• OBJECTIVE:
Copy out the records below verbatim, starting at the line containing "What length separates" and ending at the line containing "10.2 meters", with both of those lines included.

• DATA SHOWN:
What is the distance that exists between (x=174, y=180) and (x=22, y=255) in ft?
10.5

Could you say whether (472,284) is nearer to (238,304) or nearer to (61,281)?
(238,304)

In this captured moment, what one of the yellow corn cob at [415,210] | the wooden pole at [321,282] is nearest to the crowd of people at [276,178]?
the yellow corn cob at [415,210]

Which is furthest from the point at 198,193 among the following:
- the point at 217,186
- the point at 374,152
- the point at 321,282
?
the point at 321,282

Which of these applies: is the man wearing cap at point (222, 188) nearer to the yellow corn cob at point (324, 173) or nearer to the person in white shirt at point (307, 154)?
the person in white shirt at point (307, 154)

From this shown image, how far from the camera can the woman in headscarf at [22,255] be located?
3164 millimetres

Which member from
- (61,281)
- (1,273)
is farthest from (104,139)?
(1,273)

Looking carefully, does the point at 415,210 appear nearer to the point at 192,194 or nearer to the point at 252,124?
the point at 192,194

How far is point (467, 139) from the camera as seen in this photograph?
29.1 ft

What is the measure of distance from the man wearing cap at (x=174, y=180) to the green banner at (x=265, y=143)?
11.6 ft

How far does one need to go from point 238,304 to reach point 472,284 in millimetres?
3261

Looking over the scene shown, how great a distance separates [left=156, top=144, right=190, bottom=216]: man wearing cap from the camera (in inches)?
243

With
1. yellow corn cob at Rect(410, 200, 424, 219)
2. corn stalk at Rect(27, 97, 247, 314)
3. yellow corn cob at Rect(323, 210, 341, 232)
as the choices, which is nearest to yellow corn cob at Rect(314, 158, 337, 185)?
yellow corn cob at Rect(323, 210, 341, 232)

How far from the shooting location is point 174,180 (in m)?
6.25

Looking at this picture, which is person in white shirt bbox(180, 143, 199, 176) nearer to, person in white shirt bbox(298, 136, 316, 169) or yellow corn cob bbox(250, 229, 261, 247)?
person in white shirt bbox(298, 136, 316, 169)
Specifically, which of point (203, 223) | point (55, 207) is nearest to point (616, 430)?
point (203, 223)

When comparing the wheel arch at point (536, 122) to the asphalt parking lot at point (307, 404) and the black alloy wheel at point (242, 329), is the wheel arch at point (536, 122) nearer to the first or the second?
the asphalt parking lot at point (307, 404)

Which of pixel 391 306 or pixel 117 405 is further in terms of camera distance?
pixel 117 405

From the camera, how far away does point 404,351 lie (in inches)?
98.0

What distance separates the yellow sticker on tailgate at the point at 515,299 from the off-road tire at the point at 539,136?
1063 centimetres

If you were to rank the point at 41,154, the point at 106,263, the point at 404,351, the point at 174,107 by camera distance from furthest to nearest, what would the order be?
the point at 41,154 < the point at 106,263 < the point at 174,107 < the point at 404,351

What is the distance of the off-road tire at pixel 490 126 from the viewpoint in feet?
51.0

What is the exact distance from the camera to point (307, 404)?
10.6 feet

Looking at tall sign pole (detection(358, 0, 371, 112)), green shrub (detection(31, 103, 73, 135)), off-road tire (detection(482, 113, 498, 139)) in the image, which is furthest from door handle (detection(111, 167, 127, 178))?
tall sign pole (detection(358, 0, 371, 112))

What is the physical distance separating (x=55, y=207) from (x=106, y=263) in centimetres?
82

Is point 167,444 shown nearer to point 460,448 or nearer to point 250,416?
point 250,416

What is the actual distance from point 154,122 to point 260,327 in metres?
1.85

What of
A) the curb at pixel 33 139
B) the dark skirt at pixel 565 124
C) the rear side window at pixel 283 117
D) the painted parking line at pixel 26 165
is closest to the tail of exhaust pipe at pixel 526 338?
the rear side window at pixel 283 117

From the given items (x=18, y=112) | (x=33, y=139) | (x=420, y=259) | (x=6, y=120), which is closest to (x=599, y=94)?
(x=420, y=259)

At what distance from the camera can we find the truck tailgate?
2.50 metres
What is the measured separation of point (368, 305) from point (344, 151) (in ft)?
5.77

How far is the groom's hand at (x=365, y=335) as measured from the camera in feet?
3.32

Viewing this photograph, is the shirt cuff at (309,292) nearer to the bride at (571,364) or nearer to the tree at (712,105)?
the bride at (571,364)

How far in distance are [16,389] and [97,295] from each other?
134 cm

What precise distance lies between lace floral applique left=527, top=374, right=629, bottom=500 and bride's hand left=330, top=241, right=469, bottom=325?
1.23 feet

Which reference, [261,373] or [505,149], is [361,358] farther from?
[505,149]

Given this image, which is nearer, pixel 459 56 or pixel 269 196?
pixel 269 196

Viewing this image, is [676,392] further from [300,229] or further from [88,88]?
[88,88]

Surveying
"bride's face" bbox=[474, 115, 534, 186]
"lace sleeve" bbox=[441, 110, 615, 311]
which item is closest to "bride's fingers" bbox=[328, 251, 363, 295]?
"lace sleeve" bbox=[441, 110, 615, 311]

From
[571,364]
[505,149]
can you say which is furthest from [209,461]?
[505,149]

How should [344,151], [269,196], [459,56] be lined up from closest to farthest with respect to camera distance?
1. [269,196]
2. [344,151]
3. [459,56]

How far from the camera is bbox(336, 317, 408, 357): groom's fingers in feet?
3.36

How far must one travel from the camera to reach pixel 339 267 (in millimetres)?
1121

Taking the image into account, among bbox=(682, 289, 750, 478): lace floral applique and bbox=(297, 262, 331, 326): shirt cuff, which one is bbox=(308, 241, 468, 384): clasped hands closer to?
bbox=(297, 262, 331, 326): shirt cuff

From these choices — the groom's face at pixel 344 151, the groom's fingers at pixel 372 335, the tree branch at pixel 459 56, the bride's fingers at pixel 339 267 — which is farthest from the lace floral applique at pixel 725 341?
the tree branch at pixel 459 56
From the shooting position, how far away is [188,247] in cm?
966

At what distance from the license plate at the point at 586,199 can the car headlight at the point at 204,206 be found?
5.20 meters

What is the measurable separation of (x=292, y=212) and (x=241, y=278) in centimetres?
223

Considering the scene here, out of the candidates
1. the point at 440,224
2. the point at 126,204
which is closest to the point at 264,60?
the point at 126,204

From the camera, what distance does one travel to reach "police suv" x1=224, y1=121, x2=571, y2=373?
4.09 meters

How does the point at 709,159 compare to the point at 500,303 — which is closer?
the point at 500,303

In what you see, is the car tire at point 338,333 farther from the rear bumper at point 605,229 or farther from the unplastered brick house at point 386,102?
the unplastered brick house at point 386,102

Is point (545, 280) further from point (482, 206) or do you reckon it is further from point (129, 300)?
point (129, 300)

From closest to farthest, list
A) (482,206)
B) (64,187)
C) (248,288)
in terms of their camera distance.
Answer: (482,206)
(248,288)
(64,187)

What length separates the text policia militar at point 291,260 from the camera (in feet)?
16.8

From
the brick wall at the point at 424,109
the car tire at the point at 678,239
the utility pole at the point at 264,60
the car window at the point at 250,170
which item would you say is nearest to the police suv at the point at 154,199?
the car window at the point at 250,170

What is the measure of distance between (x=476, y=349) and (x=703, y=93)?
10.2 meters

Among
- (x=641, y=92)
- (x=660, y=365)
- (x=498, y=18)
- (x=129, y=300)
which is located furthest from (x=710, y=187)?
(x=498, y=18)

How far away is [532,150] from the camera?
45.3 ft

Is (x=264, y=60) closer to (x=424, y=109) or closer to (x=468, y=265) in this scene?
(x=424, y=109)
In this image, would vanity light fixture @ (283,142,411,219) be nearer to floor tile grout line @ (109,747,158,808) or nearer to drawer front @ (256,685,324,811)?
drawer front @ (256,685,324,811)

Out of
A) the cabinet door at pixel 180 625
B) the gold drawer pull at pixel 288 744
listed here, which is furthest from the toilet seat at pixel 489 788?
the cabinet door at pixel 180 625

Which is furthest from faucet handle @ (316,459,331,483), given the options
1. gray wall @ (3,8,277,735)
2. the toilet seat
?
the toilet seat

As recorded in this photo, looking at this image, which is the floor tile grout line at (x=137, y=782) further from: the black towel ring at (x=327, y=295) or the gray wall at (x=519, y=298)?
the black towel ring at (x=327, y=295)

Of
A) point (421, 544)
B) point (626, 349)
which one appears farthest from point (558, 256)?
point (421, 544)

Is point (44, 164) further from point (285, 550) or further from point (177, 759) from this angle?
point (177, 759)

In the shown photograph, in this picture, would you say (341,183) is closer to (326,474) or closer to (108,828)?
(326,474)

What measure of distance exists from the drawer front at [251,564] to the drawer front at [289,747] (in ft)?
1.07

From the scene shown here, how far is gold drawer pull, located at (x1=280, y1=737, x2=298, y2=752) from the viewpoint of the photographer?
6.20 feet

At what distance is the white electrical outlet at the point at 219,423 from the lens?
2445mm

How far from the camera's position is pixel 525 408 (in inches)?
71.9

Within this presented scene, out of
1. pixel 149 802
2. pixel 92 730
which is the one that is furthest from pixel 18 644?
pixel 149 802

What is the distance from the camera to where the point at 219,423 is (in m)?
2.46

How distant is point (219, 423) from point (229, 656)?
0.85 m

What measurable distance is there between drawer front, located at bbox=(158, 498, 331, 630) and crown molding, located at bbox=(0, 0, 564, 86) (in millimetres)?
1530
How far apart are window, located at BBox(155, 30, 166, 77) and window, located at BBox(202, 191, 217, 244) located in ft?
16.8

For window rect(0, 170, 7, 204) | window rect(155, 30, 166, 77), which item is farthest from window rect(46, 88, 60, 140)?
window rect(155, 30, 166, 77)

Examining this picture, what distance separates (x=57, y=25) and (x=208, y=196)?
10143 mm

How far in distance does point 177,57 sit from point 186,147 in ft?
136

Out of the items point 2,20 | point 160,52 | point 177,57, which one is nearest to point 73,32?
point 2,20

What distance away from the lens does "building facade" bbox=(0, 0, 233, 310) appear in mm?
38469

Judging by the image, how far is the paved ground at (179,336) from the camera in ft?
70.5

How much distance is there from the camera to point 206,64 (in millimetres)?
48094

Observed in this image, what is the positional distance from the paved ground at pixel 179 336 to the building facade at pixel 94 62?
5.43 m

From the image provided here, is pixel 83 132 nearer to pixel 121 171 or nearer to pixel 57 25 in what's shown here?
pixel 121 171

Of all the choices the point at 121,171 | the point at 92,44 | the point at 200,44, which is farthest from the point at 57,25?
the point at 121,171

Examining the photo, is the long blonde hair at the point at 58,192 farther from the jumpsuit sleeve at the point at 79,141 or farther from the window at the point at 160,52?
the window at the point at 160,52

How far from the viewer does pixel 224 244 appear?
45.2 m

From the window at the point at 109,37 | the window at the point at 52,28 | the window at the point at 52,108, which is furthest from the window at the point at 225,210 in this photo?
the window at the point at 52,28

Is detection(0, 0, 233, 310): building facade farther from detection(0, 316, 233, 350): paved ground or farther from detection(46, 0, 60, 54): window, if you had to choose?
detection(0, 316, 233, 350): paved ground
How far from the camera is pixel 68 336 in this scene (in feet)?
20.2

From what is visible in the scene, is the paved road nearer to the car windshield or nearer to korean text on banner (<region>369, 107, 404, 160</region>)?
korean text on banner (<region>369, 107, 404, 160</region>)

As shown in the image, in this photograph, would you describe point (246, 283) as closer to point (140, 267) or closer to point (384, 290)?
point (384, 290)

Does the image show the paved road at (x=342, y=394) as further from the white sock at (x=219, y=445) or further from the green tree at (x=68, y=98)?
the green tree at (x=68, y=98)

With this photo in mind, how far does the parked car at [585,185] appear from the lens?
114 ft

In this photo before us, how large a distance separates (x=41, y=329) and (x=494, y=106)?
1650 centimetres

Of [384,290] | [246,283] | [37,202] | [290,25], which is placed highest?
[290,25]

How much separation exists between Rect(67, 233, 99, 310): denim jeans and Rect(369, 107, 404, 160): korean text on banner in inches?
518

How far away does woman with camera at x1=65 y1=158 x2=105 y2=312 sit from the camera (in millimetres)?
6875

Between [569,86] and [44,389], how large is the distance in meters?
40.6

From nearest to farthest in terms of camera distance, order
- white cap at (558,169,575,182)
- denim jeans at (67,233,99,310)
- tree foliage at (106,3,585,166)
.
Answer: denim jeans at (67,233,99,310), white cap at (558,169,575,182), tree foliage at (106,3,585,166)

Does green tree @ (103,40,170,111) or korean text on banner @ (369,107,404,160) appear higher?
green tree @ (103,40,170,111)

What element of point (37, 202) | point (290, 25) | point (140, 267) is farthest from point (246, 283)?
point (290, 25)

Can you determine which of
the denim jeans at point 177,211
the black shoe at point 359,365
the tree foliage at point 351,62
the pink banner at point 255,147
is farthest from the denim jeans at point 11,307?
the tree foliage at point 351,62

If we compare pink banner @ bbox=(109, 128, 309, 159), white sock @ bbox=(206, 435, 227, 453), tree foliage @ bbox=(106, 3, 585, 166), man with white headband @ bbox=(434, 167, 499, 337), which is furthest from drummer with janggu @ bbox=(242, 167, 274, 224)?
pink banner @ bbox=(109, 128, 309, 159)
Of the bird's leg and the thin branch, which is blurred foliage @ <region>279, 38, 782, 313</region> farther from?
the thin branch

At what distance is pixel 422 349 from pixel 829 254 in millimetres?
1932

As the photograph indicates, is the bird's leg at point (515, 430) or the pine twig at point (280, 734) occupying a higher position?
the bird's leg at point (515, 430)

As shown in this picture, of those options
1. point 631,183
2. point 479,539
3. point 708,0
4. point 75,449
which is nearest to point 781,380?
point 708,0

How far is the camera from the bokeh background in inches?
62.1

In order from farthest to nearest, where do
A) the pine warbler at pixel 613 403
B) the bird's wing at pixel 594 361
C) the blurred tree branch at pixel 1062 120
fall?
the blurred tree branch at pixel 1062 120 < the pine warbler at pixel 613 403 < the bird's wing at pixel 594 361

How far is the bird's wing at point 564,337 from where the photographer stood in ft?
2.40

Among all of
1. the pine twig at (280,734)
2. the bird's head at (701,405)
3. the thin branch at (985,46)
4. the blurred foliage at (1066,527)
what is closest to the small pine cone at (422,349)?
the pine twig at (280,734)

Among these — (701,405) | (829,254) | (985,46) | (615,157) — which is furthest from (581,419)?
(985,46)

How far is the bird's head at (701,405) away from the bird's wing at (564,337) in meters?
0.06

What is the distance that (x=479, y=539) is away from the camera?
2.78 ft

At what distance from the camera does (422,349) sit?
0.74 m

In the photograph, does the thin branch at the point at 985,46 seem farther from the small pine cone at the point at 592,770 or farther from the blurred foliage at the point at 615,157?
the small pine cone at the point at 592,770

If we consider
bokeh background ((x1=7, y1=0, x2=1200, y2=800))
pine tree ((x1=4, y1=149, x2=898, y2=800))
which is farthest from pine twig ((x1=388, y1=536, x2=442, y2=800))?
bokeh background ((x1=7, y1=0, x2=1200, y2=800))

• RESULT OF THIS TASK:
What length separates the text policia militar at point 291,260 from the camera (in feet)?
16.8

From
the brick wall at the point at 424,109
the car tire at the point at 678,239
the utility pole at the point at 264,60
the car window at the point at 250,170
which item would you say is nearest to the police suv at the point at 154,199?
the car window at the point at 250,170

What is the measure of distance between (x=476, y=349) and (x=703, y=93)?
10.2 meters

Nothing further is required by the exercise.